Et la justice spatiale dans tout cela ? L’index du livre, pourtant nourri, ne comporte ni « justice » ni « espace ». La question de la justice apparaît cependant dans une discussion sur la méritocratie opposée aux quotas de la discrimination positive (223). Gupta souligne d’ailleurs à ce sujet une contradiction (225) : de plus en plus d’élus proviennent des basses castes et tribus (ou sont des femmes) – et point seulement grâce à ces quotas. De plus, l’Inde émergente a davantage de ressources financières pour lancer de grands programmes d’aide sociale et des politiques de redistribution. Mais dans le même temps, la croissance économique est fondée sur les services, notamment informatiques, exigeants en matière de main d’œuvre qualifiée, qui excluent donc les populations pauvres, ignorantes notamment de l’anglais. Au final, la situation des subalterns ne s’améliore guère.

De justice spatiale, il en est pourtant question dans l’ouvrage, mais implicitement, en termes notamment de rapports ville-campagne : cette violence structurelle ne touche-t-elle pas en effet particulièrement les villageois en Inde, plus pauvres et moins diplômés que les citadins (y compris que les habitants de bidonvilles) ? Et n’y a-t-il pas une injustice spatiale dont souffre l’Uttar Pradesh, Etat avant tout largement rural, par rapport à d’autres Etats plus « développés » ? Toute la question est de savoir dans quelle mesure ces inégalités sont ressenties en termes d’injustice, et A. Gupta décrit là finement les différents discours, tant des médias que des villageois, pour donner un portrait tout en nuances : il est admis par exemple qu’un petit fonctionnaire qui n’exigerait jamais aucun bakchich serait un égoïste, car il ne redistribuerait aucun argent à sa famille et à sa clientèle ; la « corruption » ne commence qu’au delà d’un certain niveau d’exigence financière.
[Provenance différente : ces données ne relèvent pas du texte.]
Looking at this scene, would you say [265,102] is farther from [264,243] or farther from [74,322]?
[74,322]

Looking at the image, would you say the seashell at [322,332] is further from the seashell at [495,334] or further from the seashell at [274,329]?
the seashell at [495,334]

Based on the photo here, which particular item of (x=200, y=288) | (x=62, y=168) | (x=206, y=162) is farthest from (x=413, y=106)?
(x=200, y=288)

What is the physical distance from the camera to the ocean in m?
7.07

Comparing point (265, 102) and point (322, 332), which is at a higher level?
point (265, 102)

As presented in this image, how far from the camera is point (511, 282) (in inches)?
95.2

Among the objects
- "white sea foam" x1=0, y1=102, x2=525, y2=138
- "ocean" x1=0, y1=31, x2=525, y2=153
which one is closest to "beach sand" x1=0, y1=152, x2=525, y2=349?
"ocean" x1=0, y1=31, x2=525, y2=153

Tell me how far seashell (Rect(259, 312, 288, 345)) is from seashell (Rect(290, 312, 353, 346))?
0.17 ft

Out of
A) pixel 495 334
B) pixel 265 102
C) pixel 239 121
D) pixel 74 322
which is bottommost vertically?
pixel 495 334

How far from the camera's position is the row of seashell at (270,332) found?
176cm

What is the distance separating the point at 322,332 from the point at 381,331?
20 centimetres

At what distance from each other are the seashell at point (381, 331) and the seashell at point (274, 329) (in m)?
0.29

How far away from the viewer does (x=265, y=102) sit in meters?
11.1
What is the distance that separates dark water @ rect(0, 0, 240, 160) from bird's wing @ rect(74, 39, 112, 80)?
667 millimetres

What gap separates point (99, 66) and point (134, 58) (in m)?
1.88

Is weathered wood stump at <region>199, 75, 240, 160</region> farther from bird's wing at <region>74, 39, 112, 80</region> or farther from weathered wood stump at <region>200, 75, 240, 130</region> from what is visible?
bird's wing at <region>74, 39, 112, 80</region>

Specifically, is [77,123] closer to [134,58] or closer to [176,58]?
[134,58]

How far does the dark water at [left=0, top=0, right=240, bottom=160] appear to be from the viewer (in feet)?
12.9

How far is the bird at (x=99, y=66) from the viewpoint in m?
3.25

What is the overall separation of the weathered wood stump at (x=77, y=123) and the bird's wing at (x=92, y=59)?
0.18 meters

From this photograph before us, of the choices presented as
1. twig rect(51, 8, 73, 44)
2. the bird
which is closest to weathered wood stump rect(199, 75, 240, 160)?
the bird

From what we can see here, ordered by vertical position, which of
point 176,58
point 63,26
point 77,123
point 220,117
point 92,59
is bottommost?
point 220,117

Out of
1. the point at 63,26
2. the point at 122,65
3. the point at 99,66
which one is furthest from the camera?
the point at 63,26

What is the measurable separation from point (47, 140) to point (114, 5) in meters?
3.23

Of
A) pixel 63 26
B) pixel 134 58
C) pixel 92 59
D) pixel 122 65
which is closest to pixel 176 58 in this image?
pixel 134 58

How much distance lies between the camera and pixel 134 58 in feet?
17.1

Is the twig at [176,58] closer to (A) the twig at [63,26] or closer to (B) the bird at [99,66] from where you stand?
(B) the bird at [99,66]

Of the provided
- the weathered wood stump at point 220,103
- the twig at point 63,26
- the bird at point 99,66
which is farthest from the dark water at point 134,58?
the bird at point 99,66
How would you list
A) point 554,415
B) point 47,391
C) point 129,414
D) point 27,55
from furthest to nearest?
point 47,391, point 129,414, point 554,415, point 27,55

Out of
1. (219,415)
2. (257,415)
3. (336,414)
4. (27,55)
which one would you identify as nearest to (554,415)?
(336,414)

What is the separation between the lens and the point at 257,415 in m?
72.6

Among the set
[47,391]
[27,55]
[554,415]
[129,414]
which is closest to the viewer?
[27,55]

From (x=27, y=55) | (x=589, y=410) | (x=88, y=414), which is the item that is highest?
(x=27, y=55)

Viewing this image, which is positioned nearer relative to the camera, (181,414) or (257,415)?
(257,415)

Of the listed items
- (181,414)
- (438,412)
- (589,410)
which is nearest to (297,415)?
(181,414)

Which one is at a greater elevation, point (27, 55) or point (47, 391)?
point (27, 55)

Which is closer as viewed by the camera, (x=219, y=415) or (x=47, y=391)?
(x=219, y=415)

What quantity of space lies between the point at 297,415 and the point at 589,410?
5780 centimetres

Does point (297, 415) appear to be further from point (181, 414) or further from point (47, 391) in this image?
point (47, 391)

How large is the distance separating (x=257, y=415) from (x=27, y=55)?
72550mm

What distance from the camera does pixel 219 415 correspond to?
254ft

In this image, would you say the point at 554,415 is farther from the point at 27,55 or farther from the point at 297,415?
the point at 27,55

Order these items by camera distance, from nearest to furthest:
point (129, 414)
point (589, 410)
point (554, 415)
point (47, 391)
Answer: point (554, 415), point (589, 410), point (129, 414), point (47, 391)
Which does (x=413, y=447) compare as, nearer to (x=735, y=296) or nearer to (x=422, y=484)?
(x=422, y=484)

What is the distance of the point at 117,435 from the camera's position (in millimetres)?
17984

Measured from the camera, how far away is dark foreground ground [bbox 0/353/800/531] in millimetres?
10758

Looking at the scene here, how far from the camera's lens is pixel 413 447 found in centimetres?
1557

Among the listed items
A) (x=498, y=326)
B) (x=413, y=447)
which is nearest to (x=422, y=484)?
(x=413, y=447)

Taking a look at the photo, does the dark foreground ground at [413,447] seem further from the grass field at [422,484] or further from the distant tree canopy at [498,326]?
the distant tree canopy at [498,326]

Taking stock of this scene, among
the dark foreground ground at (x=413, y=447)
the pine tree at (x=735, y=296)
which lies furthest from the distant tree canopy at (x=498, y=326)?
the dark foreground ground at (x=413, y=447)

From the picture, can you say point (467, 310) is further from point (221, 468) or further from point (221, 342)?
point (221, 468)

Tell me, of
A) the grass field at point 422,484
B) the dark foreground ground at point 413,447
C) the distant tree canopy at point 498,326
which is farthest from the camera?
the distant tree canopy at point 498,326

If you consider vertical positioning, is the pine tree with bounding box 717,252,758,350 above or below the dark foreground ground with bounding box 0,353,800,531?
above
Plus généralement, un aspect intéressant du livre est peut-être que la violence structurelle, malgré son ubiquité, n’est pas dénoncée par la population en termes d’injustice. Les subalterns ne se révoltent guère : d’une part ils trichent eux-mêmes en circonvenant les règles officielles ; et d’autre part ils bénéficient des retombées du clientélisme – c’est d’ailleurs pour cela qu’ils votent davantage aux élections que les citoyens riches et diplômés. Nulle revendication visible d’un « droit au village » lefebvrien tel que le décrit ce numéro de Justice spatiale, nulle volonté d’autodétermination, d’émancipation individuelle ou collective, d’autonomie de gestion rurale.

Il faudrait alors se demander pourquoi la révolte, en Inde rurale, se concentre de nos jours plus à l’est, dans les régions « tribales » des guerilleros « naxalites » maoïstes. Gupta l’évoque seulement en conclusion : la croissance et la libéralisation économiques de l’Inde puisent ressources minières et hydrauliques dans ces zones, et tendent à chasser les « peuples autochtones » de leurs terres. Pour eux, la violence armée s’ajoute désormais à la violence structurelle… Mais on pourrait aller plus loin dans les facteurs explicatifs, et prendre Gupta au mot : si le sentiment d’injustice a fomenté des révoltes en zone naxalite, n’est-ce pas parce qu’il y avait davantage de violence bureaucratique liée au mépris des hindous « de caste » pour ces populations « tribales » ? Mieux, n’est-ce pas parce qu’il y a moins de clientélisme, donc de redistribution, dans ces zones où fonctionnement mal les programmes de développement social ? Ce serait alors le cumul de l’injustice sociale, de l’injustice ethnique, et de l’injustice spatiale (les zones naxalites sont des régions largement enclavées mais faciles à piller), qui expliquerait la révolte maoïste.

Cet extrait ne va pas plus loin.